I'm trying to match a list of column names with possible combinations for the columns to dataframe
Here's a sample dataframe
sample_df = pd.DataFrame({'Column1': [2, 4, 8, 0],
'Column_2': [2, 0, 0, 0],
'Column3_': [10, 2, 1, 8],
'4thColumn': [22,32,11,12],
'Col5':[1,2,3,4],
'col_6':[23,11,56,98]})
and the list is something like this
l1 = ['column1;Column1;Column1_;Column_1',
'column2;Column2;Column2_;Column_2',
'column3;Column3;Column3_;Column_3',
'column4;Column4;Column4_;Column_4;4thColumn']

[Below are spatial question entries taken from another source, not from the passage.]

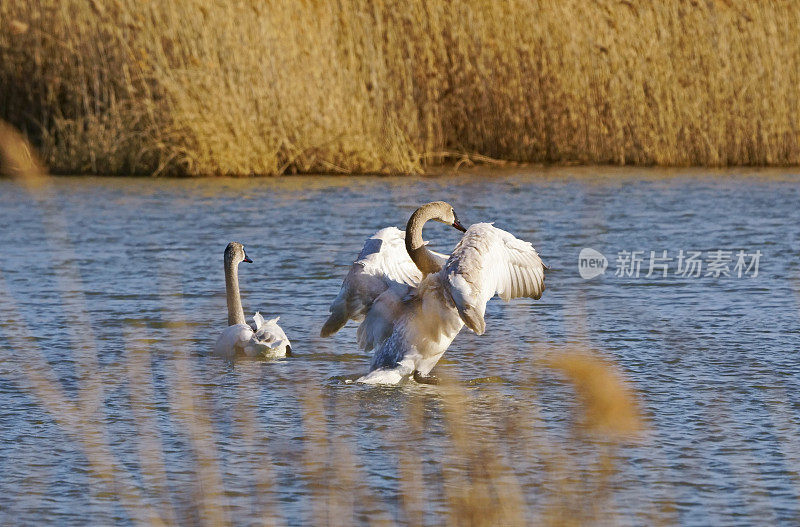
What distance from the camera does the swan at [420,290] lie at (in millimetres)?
5598

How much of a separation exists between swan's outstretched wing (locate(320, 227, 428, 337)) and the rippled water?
0.27 meters

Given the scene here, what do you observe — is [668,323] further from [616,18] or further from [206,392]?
[616,18]

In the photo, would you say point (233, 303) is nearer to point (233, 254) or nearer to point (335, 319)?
point (233, 254)

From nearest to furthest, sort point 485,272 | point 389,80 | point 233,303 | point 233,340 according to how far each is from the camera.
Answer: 1. point 485,272
2. point 233,340
3. point 233,303
4. point 389,80

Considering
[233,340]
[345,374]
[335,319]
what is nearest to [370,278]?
[335,319]

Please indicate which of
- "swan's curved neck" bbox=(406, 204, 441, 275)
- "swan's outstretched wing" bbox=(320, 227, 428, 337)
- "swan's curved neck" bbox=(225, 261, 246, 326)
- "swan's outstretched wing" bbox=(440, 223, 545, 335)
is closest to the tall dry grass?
"swan's curved neck" bbox=(225, 261, 246, 326)

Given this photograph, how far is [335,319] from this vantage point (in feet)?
19.6

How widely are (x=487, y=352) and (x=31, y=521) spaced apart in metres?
2.91

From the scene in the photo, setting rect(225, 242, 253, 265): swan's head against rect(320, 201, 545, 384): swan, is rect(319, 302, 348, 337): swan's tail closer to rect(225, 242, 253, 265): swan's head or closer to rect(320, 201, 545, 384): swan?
rect(320, 201, 545, 384): swan

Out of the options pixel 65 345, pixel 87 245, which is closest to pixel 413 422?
pixel 65 345

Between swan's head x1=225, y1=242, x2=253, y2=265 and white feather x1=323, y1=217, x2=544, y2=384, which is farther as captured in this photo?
swan's head x1=225, y1=242, x2=253, y2=265

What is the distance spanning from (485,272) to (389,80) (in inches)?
337

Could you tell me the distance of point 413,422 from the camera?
5176mm

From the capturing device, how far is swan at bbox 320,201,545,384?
5.60 metres
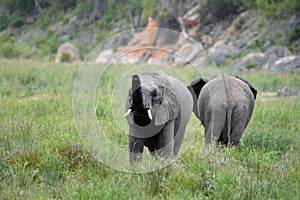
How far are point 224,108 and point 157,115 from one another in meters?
1.50

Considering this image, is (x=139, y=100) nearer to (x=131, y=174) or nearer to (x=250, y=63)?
(x=131, y=174)

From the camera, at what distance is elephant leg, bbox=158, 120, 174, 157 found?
201 inches

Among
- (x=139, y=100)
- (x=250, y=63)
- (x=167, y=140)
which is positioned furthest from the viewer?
(x=250, y=63)

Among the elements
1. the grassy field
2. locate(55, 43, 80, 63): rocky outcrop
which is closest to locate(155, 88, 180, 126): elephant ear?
the grassy field

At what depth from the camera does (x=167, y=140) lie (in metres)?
5.17

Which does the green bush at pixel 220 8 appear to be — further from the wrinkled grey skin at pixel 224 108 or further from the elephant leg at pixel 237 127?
the elephant leg at pixel 237 127

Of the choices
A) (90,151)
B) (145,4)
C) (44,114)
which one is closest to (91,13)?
(145,4)

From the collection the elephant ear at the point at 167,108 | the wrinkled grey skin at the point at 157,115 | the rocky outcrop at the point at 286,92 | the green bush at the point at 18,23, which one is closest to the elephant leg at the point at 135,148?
the wrinkled grey skin at the point at 157,115

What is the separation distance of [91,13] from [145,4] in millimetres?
10944

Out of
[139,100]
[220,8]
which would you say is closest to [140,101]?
[139,100]

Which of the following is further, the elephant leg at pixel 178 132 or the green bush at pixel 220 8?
the green bush at pixel 220 8

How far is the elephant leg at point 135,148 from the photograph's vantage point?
16.5 ft

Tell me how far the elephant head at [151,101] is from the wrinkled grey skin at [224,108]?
1021 millimetres

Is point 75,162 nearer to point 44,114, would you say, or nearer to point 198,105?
point 198,105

now I'm using this below logic to get this but if I've a lot of columns, it might not be a feasible solution. Does anybody know any other interesting approach?

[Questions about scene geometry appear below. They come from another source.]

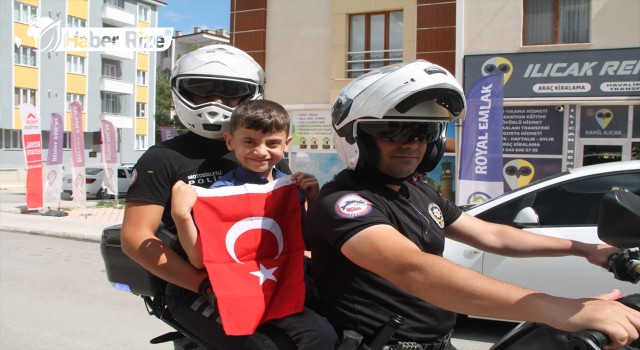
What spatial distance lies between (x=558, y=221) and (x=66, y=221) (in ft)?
40.6

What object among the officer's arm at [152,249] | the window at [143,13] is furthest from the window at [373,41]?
the window at [143,13]

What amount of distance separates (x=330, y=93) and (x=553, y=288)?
11.6 metres

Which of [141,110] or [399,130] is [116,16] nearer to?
[141,110]

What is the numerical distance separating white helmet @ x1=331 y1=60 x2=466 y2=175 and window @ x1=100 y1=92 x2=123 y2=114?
46.9 metres

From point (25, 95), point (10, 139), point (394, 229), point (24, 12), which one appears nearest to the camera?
point (394, 229)

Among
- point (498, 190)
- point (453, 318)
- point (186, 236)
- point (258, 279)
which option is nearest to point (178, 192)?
point (186, 236)

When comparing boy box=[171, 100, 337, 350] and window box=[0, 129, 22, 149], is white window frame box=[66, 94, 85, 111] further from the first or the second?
boy box=[171, 100, 337, 350]

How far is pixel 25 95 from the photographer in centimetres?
3844

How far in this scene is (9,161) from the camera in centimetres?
3669

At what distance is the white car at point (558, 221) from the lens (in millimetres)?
4578

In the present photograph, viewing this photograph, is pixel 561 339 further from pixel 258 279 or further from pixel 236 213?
pixel 236 213

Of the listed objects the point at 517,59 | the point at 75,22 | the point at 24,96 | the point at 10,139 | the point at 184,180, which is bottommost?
the point at 184,180

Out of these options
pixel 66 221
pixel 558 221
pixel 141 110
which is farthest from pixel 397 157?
pixel 141 110

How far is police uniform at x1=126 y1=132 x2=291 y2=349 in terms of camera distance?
2.18m
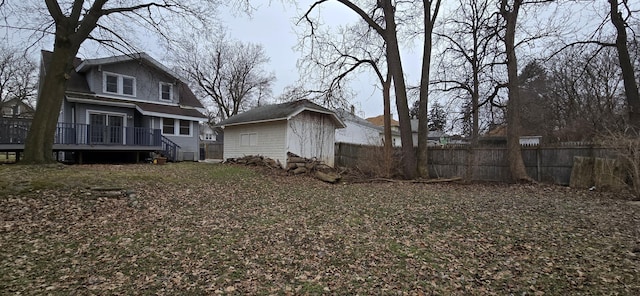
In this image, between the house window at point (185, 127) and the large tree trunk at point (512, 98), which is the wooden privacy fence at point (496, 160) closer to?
the large tree trunk at point (512, 98)

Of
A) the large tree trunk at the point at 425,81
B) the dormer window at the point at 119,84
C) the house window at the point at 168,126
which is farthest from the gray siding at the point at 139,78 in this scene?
the large tree trunk at the point at 425,81

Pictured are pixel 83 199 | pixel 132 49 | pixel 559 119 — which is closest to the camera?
pixel 83 199

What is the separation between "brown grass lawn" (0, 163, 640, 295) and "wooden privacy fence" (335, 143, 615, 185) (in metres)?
2.43

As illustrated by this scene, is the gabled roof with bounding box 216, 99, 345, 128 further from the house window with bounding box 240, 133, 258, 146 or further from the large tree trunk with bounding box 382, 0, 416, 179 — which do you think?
the large tree trunk with bounding box 382, 0, 416, 179

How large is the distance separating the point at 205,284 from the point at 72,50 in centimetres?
1082

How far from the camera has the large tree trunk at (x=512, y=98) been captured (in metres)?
11.3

l1_split = [list(each.split(';')) for each in l1]
df_cols = sample_df.columns.to_list()
l2 = []
for x in df_cols:
for y_l1 in l1_split:
if x in y_l1:
l2.append(x)
print(sample_df[l2])
CodePudding user response:
You can create fllatened list by all splitted values and then use Index.intersection:
L = [x for each in l1 for x in each.split(';')]
print (L)
['column1', 'Column1', 'Column1_', 'Column_1',
'column2', 'Column2', 'Column2_', 'Column_2',
'column3', 'Column3', 'Column3_', 'Column_3',
'column4', 'Column4', 'Column4_', 'Column_4', '4thColumn']
print(sample_df.columns.intersection(L, sort=False))
Index(['Column1', 'Column_2', 'Column3_', '4thColumn'], dtype='object')
print(sample_df[sample_df.columns.intersection(L, sort=False)])
Column1 Column_2 Column3_ 4thColumn
0 2 2 10 22
1 4 0 2 32
2 8 0 1 11
3 0 0 8 12